The web site of LineageOS is clear enough, so you can follow their instructions (Installing LineageOS from recovery), I won’t make dumb copy/paste. They use here the sideload feature. The way I choose is using the memory of the device to store the ZIP files, and make the install from the recovery.

➡️ You have to boot your device in recovery mode and format the data of your device (caches, system and data for example). It will erase all files and data your device contains. The recovery mode can be triggered with a combination of pressed keys you have to press during several seconds until the device restart (for my bacon, it’s power + volume down buttons).
Then, upload in your device the ZIP of LineageOS and the ZIP for the Gapps you downloaded before in step 0. To do so, run:

adb push LINEAGE_ARCHIVE.zip /sdcard

adb push GAPPS_ARCHIVE.zip /sdcard

Then, from the recovery options, go to the “install” menu and choose the ZIP files you uploaded (first the system, then the Gapps). If the flashes succeeded, the device will restart to the new operating system you just freshly installed!

Step 4: Customize your device!

Once you followed the install instructions, your device will be fully functional.
You can now customize it. For example, download the alternative store F-Droid from the web browser. Go to their web site, install the APK file and run the app! If you install F-Droid following this way, a security warning occurs telling you the app is not trusted. You can enable the “unknown sources” option to install the app. Be aware with this option which can be a security flaw if untrusted apps are installed, so disable it after.

From F-Droid you can download the Yalp app. Yalp allows you to download an app without using Google Play nor Google account. Useful isn’t it?

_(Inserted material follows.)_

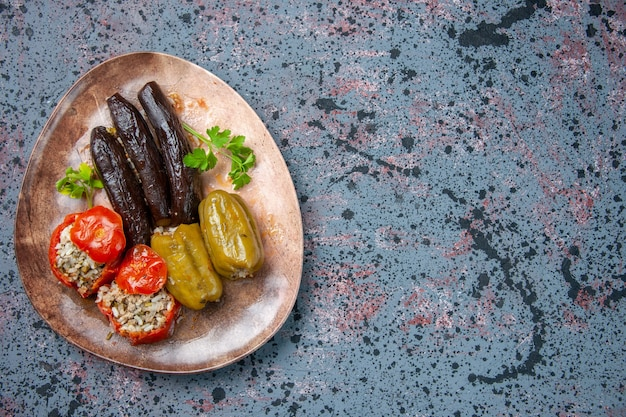 Вид сверху долма из баклажанов с вареными помидорами и болгарским перцем, начиненная мясным фаршем, внутри тарелки, блюдо ужин пищевой краситель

You can also install from Yalp (or F-Droid which is really another store, not a proxy like Yalp) plenty of apps respectful for your privacy. The web browser Brave, which tries to create another model for advertisement more fair and clear, and also block trackers. The Exodus privacy app, which scans in their cloud a lot of Android apps looking for trackers ans flaws, and show you the results thanks to their app. Then Ooni Probe, which tells you if web sites, services or social networks are filtered or blocked in the network you use. Fight against censorship matters, and knowing if your network is spied may be useful. P-R-I-V-A-C-Y I said. If you like Fediverse and decentralized social networks, and have a Mastodon account, get the Tusky app ;-) Twidere is also cool and rich. You don’t want to remember of your passwords? Keepass2Android is a good option :) And what if you want to see videos? NewPipe is a facade for YouTube ;-) About messaging, why not use Silence or Signal! For your mails K-9 is efficient enough. If you are looking for a navigation app, try OsmAnd why uses Open Street Map layers. You can also use the Tor Browser app to surf quite anonymously! If you use 2FA authentication, why not use andOTP?

Finally, why not encipher your device? This option protect your data, messages, SMS et other valuable details from unwanted access. The process to encrypt take some minutes, but privacy and security matter ;-)

Some things to know…

You may encounter problems while flashing the recovery or the OS, or unlocking the bootloader. Sometimes with some devices you cannot unlock the bootloader. I had to make several attempts with different versions of Gapps and recovery to make my LineageOS booting and running. Once you succeeded in having a good configuration and a working device, make a backup of your files. Thus you will be always able to flash the components which worked in the past, it saved me a lot of time


Security, privacy, keep your things as long as possible… it can be tricky to do that but the result worth it!